La révolution se chargea de raser ce que les rois n’avaient pu se résoudre à complètement abolir: par le vote du 27 septembre 1791, les Constituants décidèrent l’abolition des règlements de fabrication et de l’Inspection des manufactures.
Loin de résoudre les problèmes soulevés par un dirigisme un peu trop appuyé de l’Inspection des manufactures, l’abolition décrétée par l’assemblée constituante en crée de nouveaux: elle frappe d’infamie toute idée d’appliquer une règlementation quelconque dans la production d’un produit.

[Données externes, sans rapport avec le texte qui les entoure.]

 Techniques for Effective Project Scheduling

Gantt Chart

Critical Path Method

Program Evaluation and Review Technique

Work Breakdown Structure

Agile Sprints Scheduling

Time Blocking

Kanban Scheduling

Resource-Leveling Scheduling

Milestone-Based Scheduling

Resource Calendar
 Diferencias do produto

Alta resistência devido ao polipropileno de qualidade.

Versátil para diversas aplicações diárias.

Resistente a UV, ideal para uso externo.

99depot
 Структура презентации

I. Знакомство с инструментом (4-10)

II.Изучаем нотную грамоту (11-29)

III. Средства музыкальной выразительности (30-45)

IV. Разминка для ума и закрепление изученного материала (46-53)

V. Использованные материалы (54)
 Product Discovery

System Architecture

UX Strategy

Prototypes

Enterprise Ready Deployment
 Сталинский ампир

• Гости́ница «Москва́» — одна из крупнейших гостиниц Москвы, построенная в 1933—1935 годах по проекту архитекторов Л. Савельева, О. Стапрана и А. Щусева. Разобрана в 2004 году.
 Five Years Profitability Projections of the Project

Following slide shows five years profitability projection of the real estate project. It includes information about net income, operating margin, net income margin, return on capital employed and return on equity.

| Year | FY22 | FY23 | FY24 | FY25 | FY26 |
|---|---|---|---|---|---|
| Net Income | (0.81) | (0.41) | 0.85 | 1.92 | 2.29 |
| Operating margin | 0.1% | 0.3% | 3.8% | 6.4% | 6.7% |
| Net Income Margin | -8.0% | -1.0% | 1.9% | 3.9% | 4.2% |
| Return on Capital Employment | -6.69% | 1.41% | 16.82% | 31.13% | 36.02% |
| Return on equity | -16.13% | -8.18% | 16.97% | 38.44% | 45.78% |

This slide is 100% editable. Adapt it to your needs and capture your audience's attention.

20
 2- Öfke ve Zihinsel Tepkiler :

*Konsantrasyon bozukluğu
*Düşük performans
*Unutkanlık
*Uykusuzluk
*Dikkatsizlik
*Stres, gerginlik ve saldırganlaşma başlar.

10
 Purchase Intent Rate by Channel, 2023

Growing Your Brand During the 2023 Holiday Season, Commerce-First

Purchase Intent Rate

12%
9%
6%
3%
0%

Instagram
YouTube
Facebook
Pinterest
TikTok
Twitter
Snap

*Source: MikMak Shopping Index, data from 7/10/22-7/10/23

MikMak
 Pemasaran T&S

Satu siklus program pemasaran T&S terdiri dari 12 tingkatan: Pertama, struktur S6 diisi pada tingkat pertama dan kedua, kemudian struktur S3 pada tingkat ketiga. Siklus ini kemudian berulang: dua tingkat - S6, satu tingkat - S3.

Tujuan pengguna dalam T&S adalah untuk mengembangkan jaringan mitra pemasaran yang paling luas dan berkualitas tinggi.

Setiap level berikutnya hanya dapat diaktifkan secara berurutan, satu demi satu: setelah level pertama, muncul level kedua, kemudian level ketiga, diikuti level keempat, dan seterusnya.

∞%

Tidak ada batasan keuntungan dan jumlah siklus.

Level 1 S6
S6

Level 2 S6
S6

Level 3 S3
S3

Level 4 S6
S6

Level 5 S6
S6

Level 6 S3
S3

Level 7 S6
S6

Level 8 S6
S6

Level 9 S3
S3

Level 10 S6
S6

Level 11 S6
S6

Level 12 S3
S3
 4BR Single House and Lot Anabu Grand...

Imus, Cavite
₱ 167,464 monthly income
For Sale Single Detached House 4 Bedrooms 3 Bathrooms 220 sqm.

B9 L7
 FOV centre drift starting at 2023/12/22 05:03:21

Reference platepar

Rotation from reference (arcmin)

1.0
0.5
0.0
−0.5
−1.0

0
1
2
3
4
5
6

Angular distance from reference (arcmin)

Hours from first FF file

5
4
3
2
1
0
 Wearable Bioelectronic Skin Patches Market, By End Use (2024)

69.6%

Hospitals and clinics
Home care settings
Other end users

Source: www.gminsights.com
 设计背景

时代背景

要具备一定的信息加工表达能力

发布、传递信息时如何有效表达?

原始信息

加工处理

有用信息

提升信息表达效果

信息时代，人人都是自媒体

Cela supprime aussi le rôle d’intermédiaire entre les entreprises et l’Etat que jouait l’Inspection et oblige l’Etat à légiférer de manière générale et non par branche comme le bon sens le voudrait. De plus le corollaire de la suppression de l’Inspection a amené celui des corporations, ce qui empêche le développement de réelles organisations sociales. Nos syndicats français n’en sont que la pâle imitation. La conséquence de cette suppression est une organisation des syndicats sur une base politique et non professionnelle, contrairement à l’Allemagne par exemple.
Sans pour autant idéaliser ou de dénigrer l’action, il faut reconnaître à ce grand homme le mérite d’avoir toujours voulu mettre l’économie au service de la grandeur de la France et, cela de manière volontariste. Le problème de l’Etat aujourd’hui serait son incapacité à déterminer une politique économique claire, enchaîné qu’il est par le libéralisme issu des Lumières. De plus le destin de l’économie française échappe aux mains des politiques. L’économie n’est donc plus subordonnée au politique. Ce changement est conjugué au transfert à l’Union européenne de nombreuses prérogatives capitales dans le domaine économique, notamment dans le domaine monétaire.
Bibliographie :
MINARD, Philippe, La fortune du colbertisme, État et industrie dans la France des Lumières, Paris, Fayard, 1998.